Foofie wrote:Only from the vantage point of old history can one see it was premeditated, as for example, how feudalism relied on many generalizations of the popular culture to keep the peasants "in their place."
This qualifies as one of the stupidest remarks i've seen here in quite a while. "Feudalism" is not a person, or a body of people, and it is, in fact, a retrospective intellectual construct which only badly and barely describes the constantly re-negotiated contract between men of varying amounts of power as to how to control the lands they claimed.
If anyone even gave a second glance at or an additional thought to the serfs on their estates--which i doubt--they would have pointed out that they were "kept in their place" by men at arms, and had they but known, by chronic malnutrition. The "quality" in the middle ages spent most of their time scheming against one another, but whenever a peasant uprising took place, and they were frequent, they would drop all of their differences to band together to make common cause against the greatest potential threat in their world. Given how many of the gentry were themselves illiterate, i find your fantasy hilarious.
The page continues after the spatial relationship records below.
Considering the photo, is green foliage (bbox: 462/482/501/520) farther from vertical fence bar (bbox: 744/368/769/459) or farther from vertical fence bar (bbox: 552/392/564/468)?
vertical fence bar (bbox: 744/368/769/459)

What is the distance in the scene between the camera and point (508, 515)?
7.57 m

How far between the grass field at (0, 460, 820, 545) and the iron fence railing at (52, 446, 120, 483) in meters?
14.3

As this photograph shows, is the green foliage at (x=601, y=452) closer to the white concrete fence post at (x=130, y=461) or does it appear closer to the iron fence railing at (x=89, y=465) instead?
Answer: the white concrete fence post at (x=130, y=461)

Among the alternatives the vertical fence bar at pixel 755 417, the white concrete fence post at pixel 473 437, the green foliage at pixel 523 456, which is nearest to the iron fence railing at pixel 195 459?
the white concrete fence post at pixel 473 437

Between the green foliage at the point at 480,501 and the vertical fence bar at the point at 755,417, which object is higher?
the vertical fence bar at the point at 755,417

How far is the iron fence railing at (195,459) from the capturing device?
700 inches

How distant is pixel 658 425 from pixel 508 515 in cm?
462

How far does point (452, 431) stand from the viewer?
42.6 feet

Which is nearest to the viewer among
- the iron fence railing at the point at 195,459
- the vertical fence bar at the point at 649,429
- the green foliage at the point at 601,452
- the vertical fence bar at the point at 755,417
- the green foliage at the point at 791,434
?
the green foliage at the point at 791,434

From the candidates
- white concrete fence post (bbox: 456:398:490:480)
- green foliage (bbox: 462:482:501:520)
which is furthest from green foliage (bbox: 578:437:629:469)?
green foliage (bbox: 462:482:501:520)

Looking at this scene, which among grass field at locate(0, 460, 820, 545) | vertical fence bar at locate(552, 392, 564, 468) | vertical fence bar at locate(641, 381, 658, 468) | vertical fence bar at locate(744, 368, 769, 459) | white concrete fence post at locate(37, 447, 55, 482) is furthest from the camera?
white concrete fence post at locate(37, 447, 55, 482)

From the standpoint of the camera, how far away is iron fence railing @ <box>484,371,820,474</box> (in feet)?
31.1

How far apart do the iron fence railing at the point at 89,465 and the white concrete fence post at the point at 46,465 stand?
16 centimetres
Even then, men at arms and social organization did not equate with complete control. After the "black death" of the 14th century, when as much as a third of the population of Europe died, and the proportion being higher among the peasantry, peasant labor became valuable enough that all the old systems broke down. Peasants who were dissatisfied could run off, and seek employment elsewhere. "Masterless" men were automatically targets for authoritarian suspicion in good times, but in bad times, such as the labor crisis after the black death, everyone looked the other way if an able-bodied peasant with wife and kiddies in tow showed up looking for a job.
Basically, you don't know what the hell you're talking about, do you?